▶ WHAT TO WORK ON:
When you reproduce the entries below, keep each one exact and drop any pictures.

▶ EXERCISE MATERIALS:
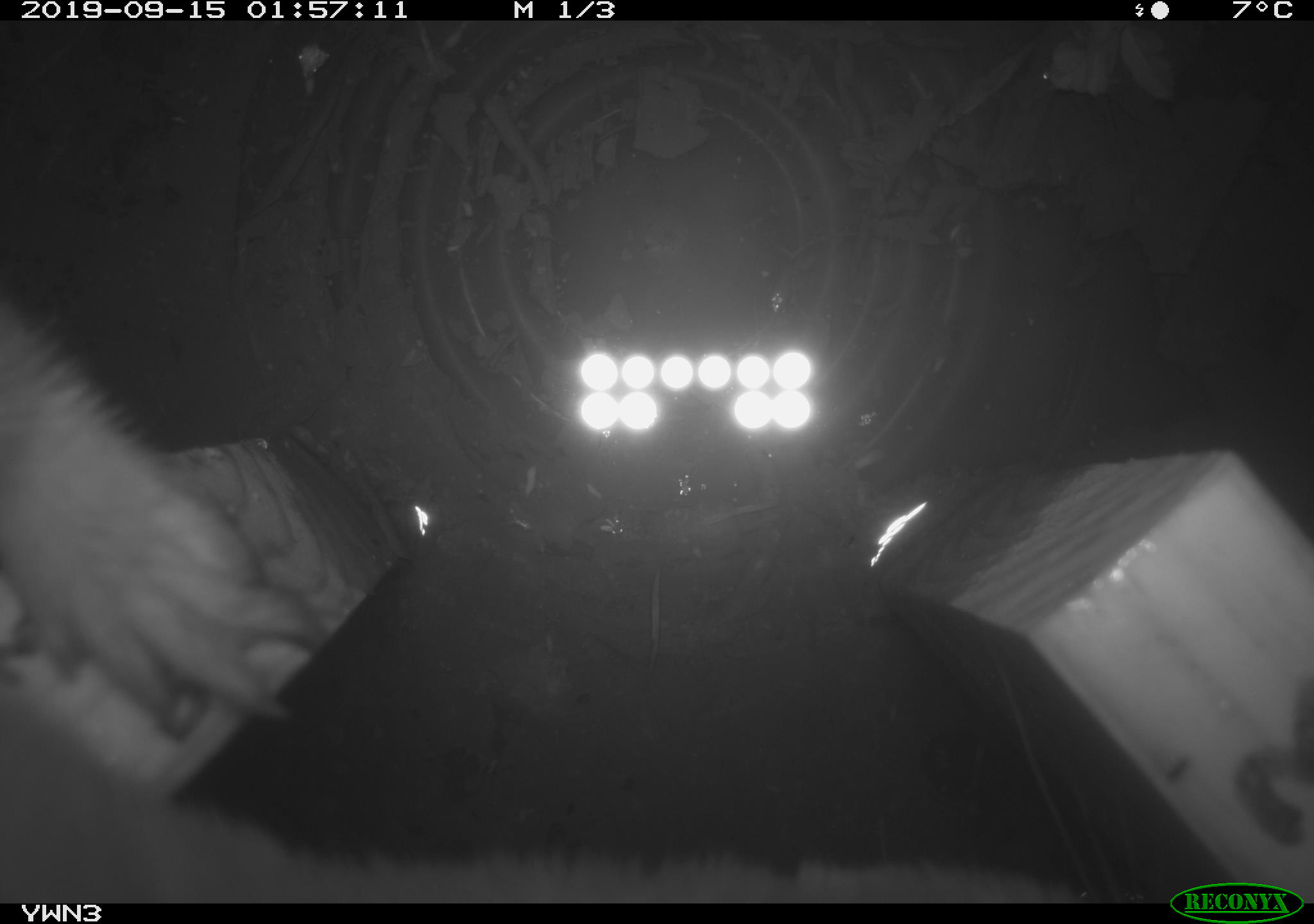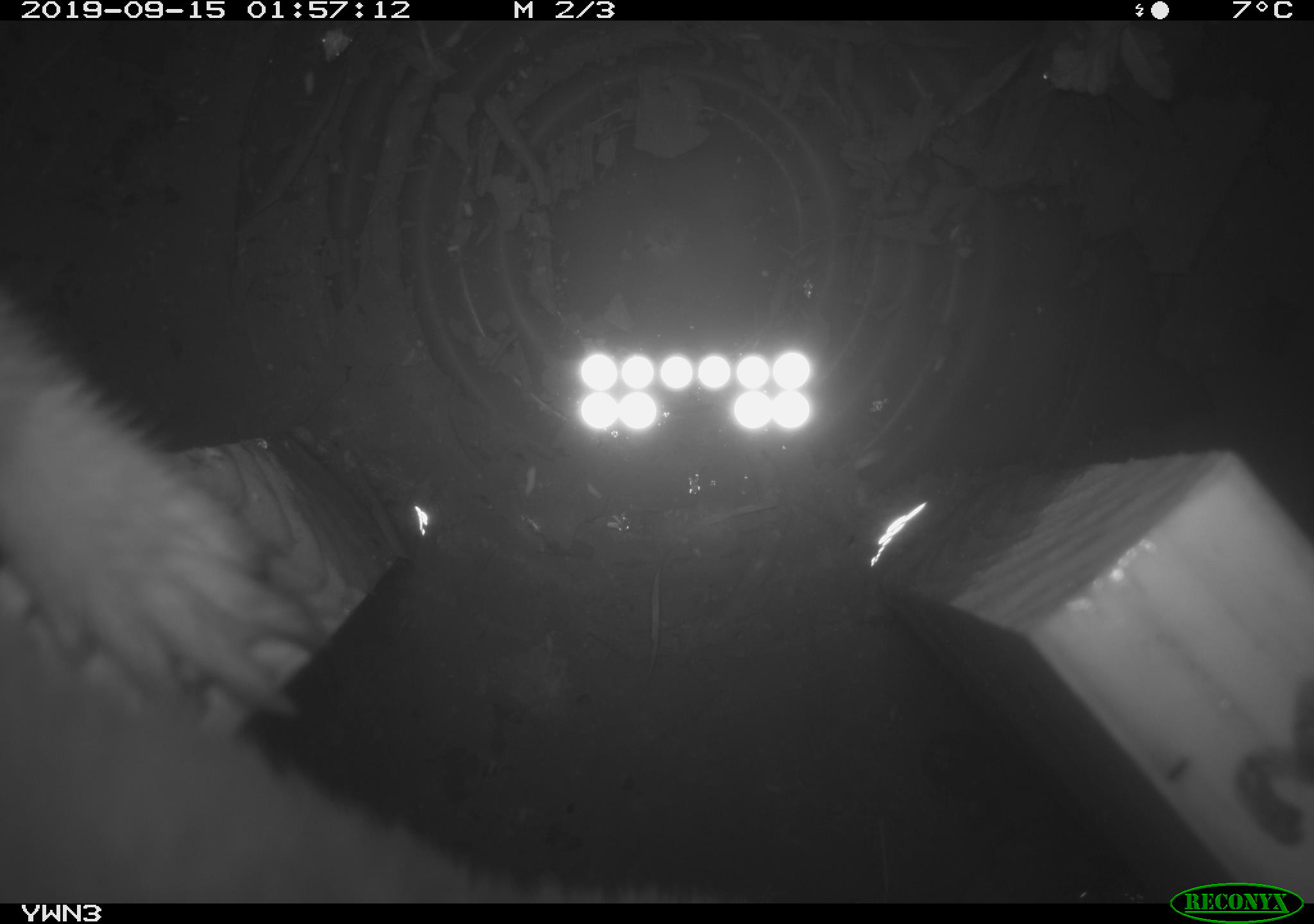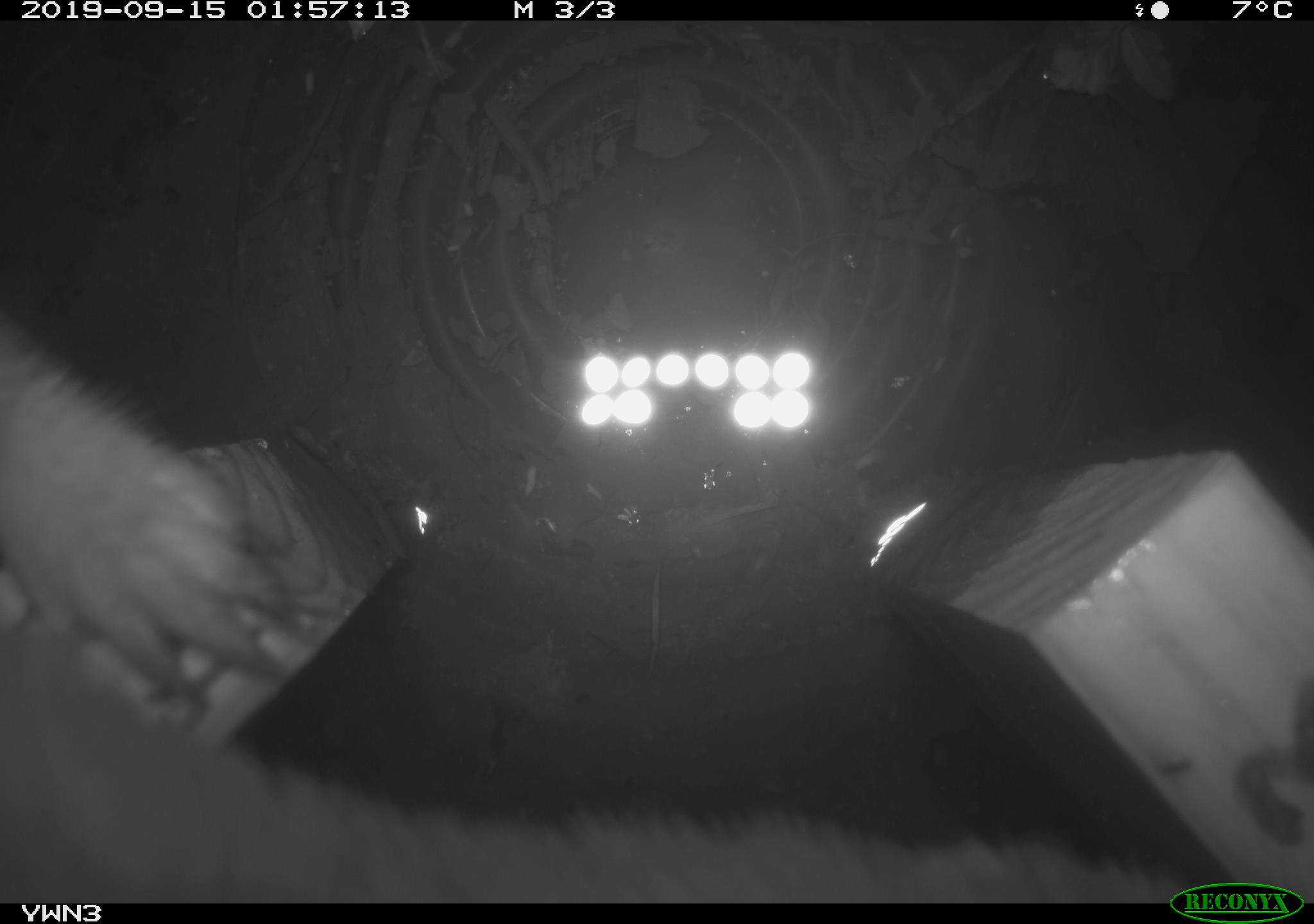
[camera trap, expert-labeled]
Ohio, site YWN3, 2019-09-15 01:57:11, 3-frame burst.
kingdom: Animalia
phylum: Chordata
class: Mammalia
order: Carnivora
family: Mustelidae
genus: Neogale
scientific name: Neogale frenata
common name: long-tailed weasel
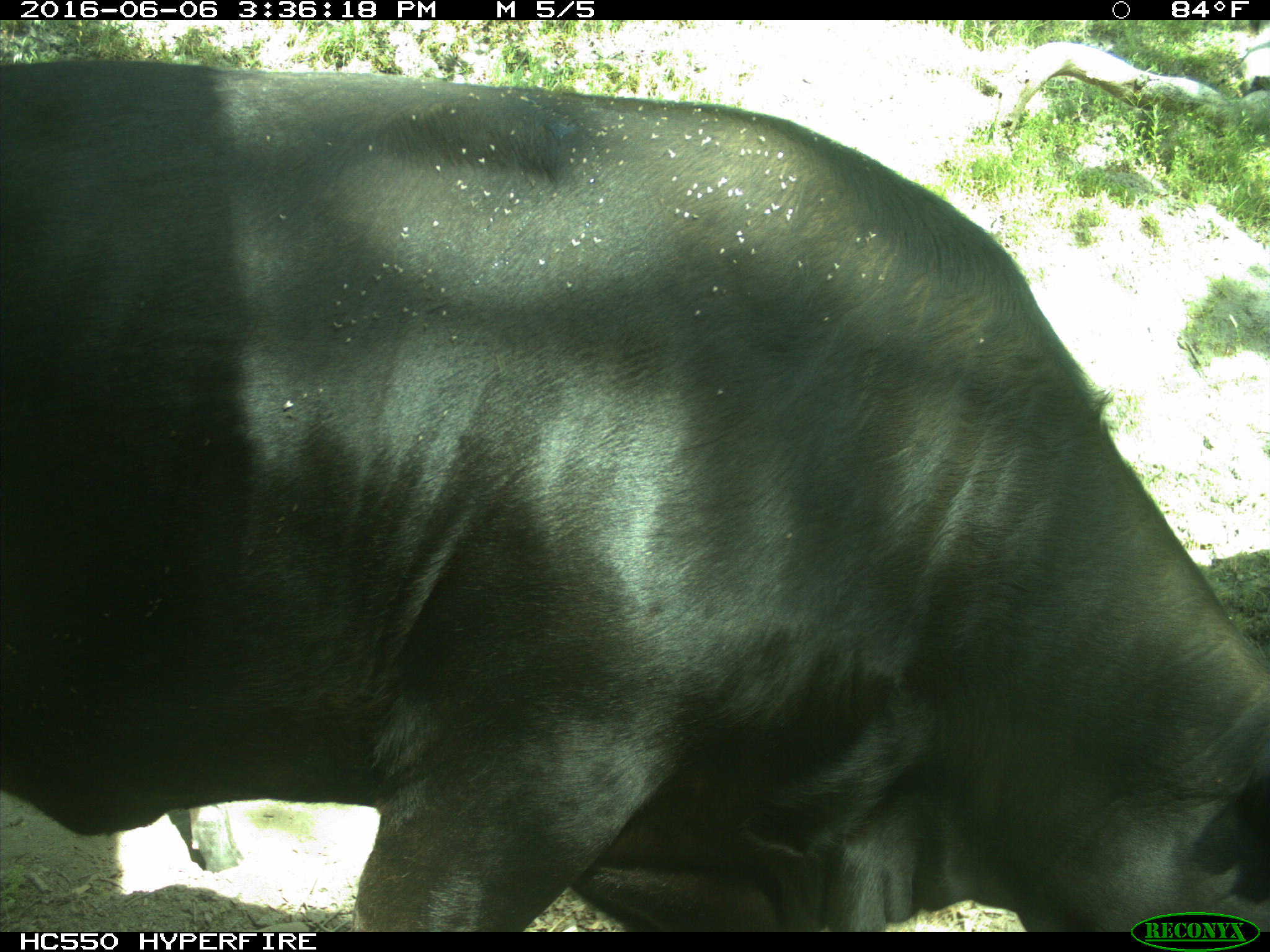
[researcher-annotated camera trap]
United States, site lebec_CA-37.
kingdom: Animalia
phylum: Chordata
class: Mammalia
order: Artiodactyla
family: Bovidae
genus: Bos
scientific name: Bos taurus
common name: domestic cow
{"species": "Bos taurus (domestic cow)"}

▶ OUTPUT BELOW:
[camera trap, expert-labeled]
Ohio, site YWN3, 2019-09-15 01:57:11, 3-frame burst.
kingdom: Animalia
phylum: Chordata
class: Mammalia
order: Carnivora
family: Mustelidae
genus: Neogale
scientific name: Neogale frenata
common name: long-tailed weasel
[researcher-annotated camera trap]
United States, site lebec_CA-37.
kingdom: Animalia
phylum: Chordata
class: Mammalia
order: Artiodactyla
family: Bovidae
genus: Bos
scientific name: Bos taurus
common name: domestic cow
{"species": "Bos taurus (domestic cow)"}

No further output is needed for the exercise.